▸ What you need to do:
The material below contains a line with "Rolling Garage Stool" and a line with "100 consejos de". Copy exactly those two lines and all lines between them.

▸ Data supplied:
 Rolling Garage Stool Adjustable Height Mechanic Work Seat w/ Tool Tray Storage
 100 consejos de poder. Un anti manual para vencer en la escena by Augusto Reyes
---
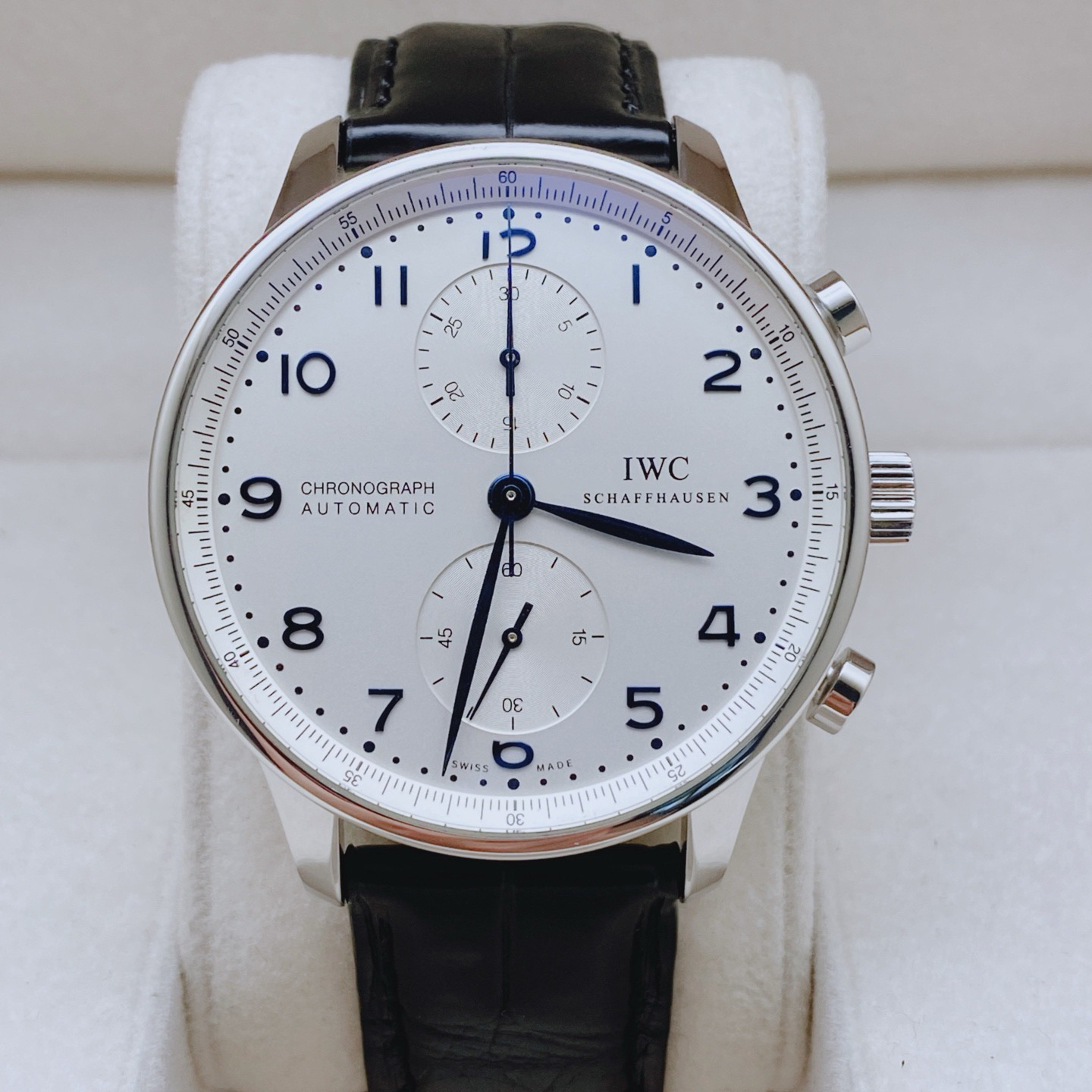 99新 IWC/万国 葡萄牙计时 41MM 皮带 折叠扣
==
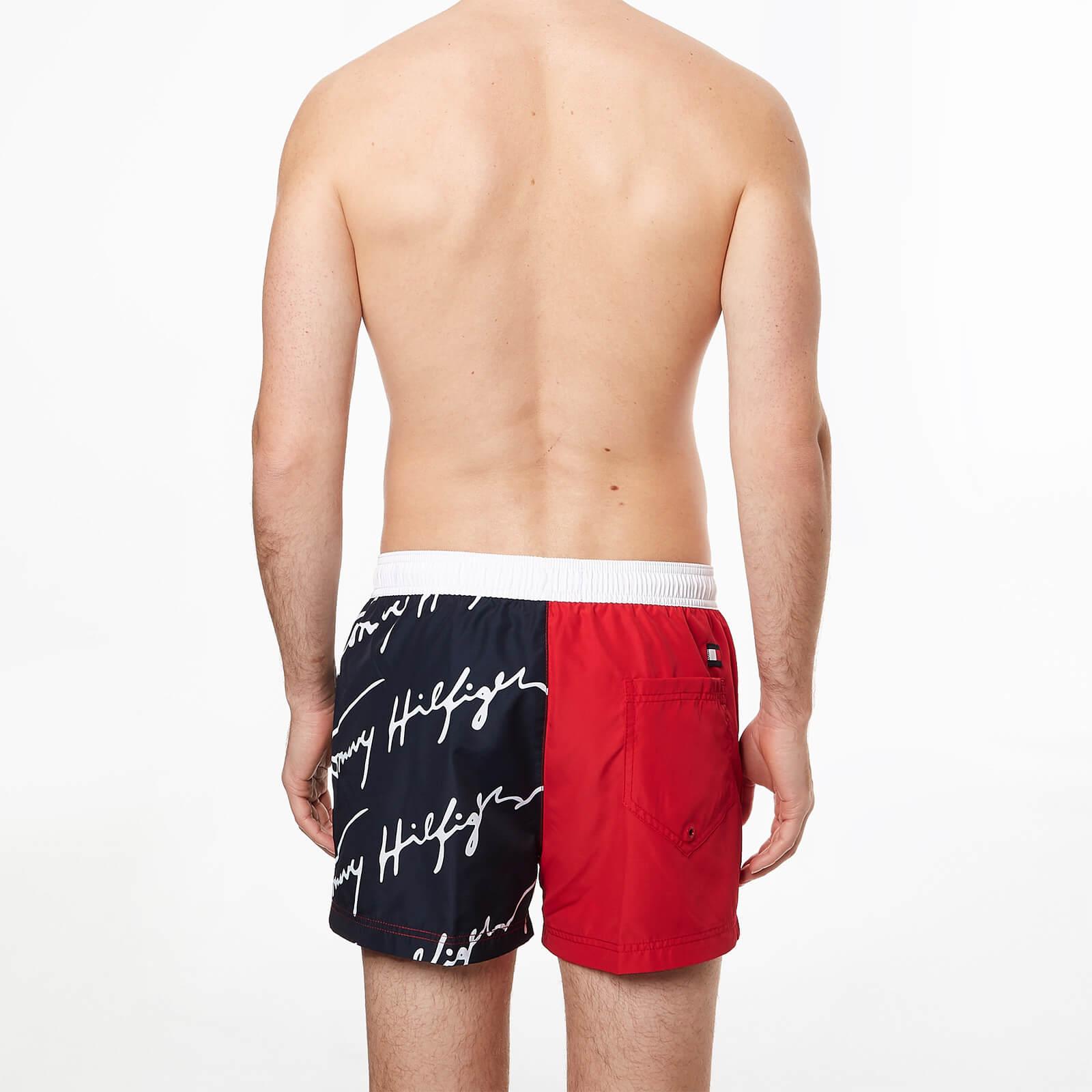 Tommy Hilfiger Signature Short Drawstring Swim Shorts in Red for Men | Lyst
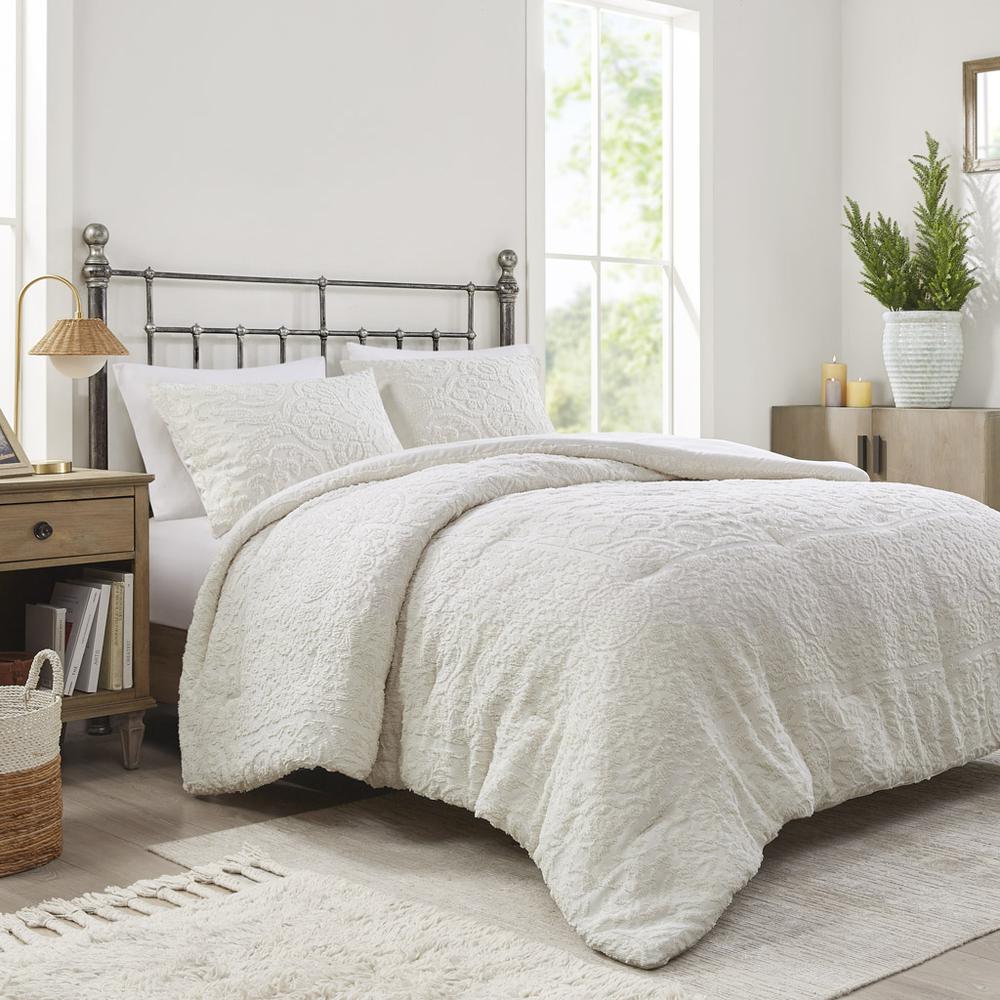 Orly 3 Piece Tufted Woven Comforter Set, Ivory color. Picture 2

▸ Answer section:
 Rolling Garage Stool Adjustable Height Mechanic Work Seat w/ Tool Tray Storage
 100 consejos de poder. Un anti manual para vencer en la escena by Augusto Reyes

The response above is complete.